The usual resolution for EINTR is to retry whatever system call that failed 
because of EINTR.
Here, we should call fgetc again.

Best,
Xiao-Yong


> On Jul 29, 2018, at 4:10 PM, Chris Moller <mol...@mollerware.com> wrote:
> 
> Hi, Jürgen,
> 
> So far as I  can tell, after all the testing I can throw at it, my editor 
> interface function is ready for the world.  Unfortunately, it needs a small 
> patch to APL itself:
> 
> Index: LineInput.cc
> ===================================================================
> --- LineInput.cc        (revision 1054)
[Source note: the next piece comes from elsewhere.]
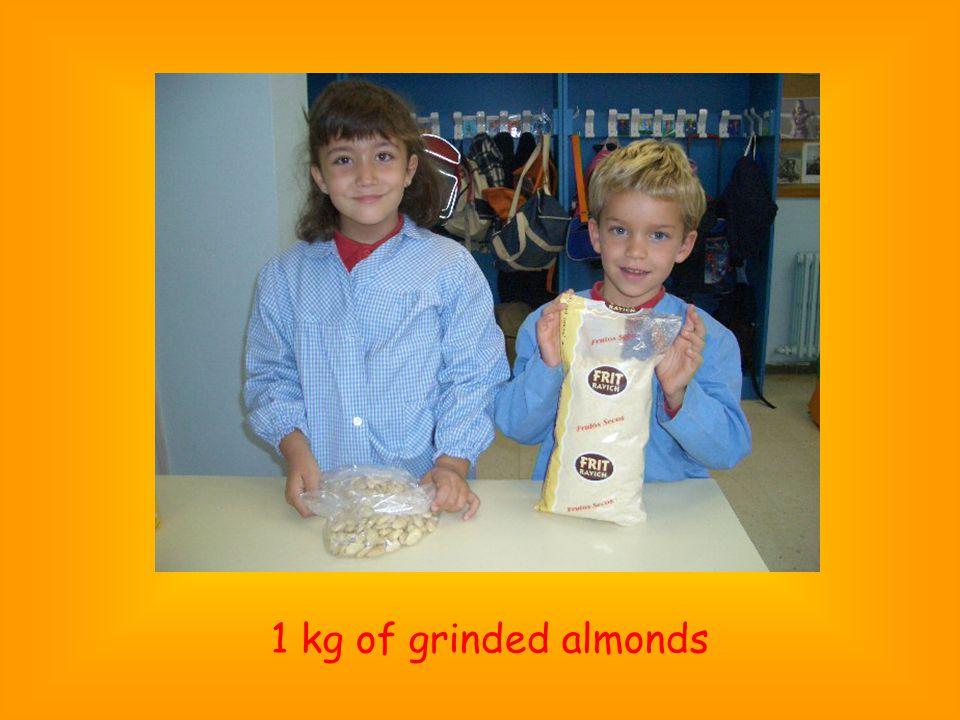 1 kg of grinded almonds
> +++ LineInput.cc        (working copy)
> @@ -966,6 +966,12 @@
>  const int b0 = fgetc(stdin);
>     if (b0 == EOF)
>        {
> +       if (errno == EINTR) {
> +         clearerr (stdin);
> +         CIN.unsetf( std::ios_base::unitbuf );
> +         CERR.unsetf( std::ios_base::unitbuf );
> +         return UNI_ASCII_CR;
> +       }
>         if (got_WINCH)
>            {
>              got_WINCH = false;
> 
> The usual state of APL is blocking on the fgetc, waiting for user keystrokes. 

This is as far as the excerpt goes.